A standard chi-square test of independence assumes the two groups being compared are independent. McNemar's test is specifically designed for paired or matched data, where the same subjects (or matched pairs) are measured under both conditions. Using a chi-square test on paired data would ignore the correlation between measurements and produce incorrect results. McNemar's test accounts for the pairing by focusing only on the discordant pairs.
When should I use the exact binomial method?
Use the exact binomial method when the total number of discordant pairs (b + c) is less than 25. At this sample size the chi-square approximation is unreliable and can give p-values that are too small, increasing the chance of a false positive. The exact method calculates the precise probability from the binomial distribution, so it is always valid regardless of sample size. For large samples both methods give very similar results.
What does the odds ratio in McNemar's test represent?
The odds ratio is simply b divided by c, the ratio of discordant pairs in each direction. Under the null hypothesis of no change it should equal 1.0. A value greater than 1 means more pairs changed in the b direction (from positive to negative), and a value less than 1 means more pairs changed in the c direction (from negative to positive). Unlike the odds ratio in a standard 2x2 table, this one only considers the discordant pairs.
Do the concordant pairs (a and d) affect McNemar's test?
No. Cells a (both positive) and d (both negative) are concordant pairs that provide no information about whether a change occurred. The test statistic depends entirely on b and c. You should still enter a and d because they contribute to the total n used for computing proportions and the confidence interval.
What does the continuity correction do?
The continuity correction (Edwards correction) improves the accuracy of the chi-square approximation for discrete data. It subtracts 1 from the absolute difference |b - c| before squaring: (|b - c| - 1)^2 / (b + c). This reduces the chi-square value slightly, which raises the p-value and makes the test a bit more conservative. It is most useful when the discordant count is moderate (roughly 25 to 50).

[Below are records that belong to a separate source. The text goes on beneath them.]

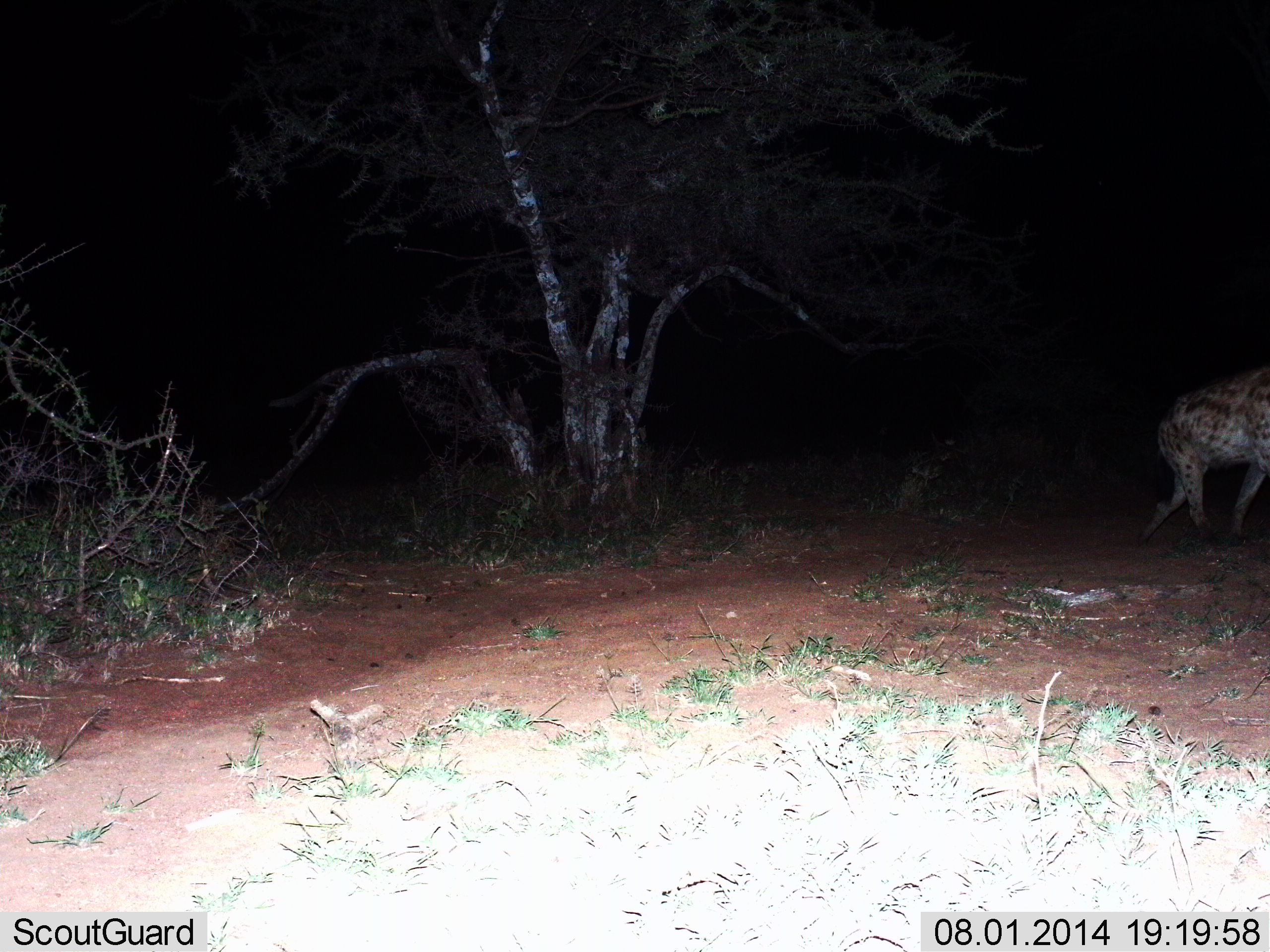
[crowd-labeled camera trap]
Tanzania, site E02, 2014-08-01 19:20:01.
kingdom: Animalia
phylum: Chordata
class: Mammalia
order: Carnivora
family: Hyaenidae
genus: Crocuta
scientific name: Crocuta crocuta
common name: spotted hyena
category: hyenaspotted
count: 1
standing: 0%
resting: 0%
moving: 100%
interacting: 0%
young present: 0%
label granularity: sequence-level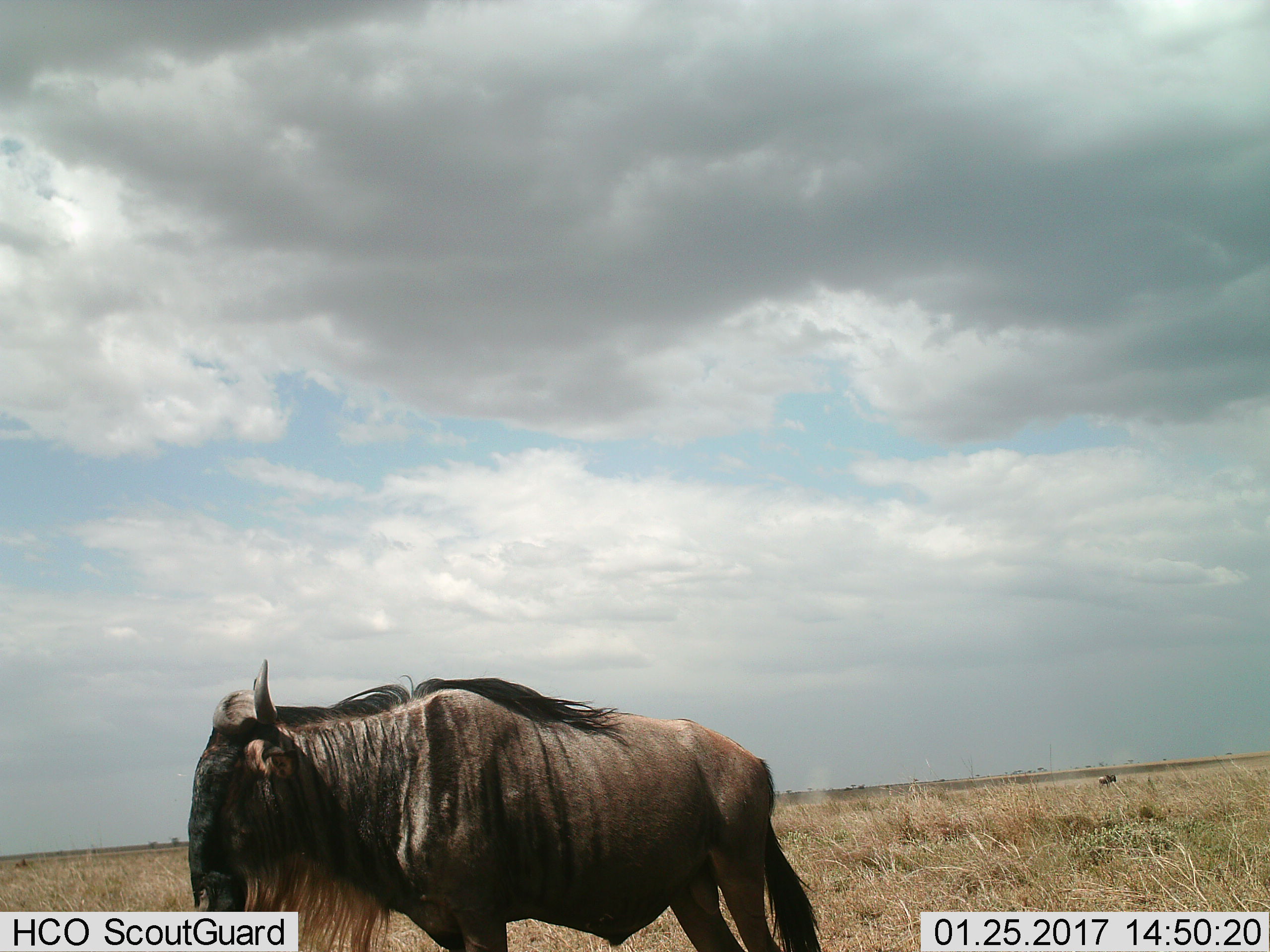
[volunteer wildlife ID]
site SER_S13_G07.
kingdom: Animalia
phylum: Chordata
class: Mammalia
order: Artiodactyla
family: Bovidae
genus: Connochaetes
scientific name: Connochaetes taurinus taurinus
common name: blue wildebeest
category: wildebeestblue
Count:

For large samples the correction makes almost no difference.
What sample size do I need for McNemar's test to be reliable?
There is no minimum for total pairs, but the test requires at least a handful of discordant pairs to be meaningful. When b + c is less than 25, switch to the exact binomial method. The power of the test grows with the number of discordant pairs, not the total number of concordant pairs, so studies that expect a rare change need more total pairs to achieve adequate power.
Sources
- McNemar, Q. (1947). Note on the sampling error of the difference between correlated proportions or percentages. Psychometrika, 12(2), 153-157.
- Sheskin, D. J. (2011). Handbook of Parametric and Nonparametric Statistical Procedures, 5th ed. Chapman and Hall/CRC.
- Edwards, A. L. (1948). Note on the correction for continuity in testing the significance of the difference between correlated proportions. Psychometrika, 13(3), 185-187.